■ **WHAT IS BEING ASKED**: Report how many lines in the listing below contain the word "sepia", giving only the number.

Spatial question listing
____________

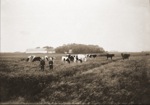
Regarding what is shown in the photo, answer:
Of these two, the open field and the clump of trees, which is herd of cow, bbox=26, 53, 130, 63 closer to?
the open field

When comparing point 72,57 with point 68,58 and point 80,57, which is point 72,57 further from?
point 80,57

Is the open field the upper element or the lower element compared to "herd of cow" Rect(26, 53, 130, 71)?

____________

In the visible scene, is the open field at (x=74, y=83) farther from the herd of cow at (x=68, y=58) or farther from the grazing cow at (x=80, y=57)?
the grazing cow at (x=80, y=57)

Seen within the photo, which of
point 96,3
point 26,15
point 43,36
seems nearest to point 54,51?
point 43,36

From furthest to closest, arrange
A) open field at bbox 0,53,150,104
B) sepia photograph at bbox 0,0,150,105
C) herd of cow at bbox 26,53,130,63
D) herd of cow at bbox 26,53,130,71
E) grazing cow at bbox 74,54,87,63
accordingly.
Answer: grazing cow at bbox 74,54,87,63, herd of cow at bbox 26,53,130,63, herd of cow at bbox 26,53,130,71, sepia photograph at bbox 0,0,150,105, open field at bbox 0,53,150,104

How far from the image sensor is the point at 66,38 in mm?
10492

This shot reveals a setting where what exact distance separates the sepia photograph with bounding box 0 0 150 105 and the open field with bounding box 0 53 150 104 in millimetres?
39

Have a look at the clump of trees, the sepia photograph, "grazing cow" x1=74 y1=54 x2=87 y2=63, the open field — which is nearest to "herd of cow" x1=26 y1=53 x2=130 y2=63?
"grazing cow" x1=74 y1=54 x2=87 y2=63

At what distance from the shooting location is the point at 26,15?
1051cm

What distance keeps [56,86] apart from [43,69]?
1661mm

____________

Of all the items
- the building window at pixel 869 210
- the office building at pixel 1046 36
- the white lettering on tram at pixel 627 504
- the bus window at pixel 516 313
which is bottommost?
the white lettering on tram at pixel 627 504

____________

■ **CORRECT RESULT**: 4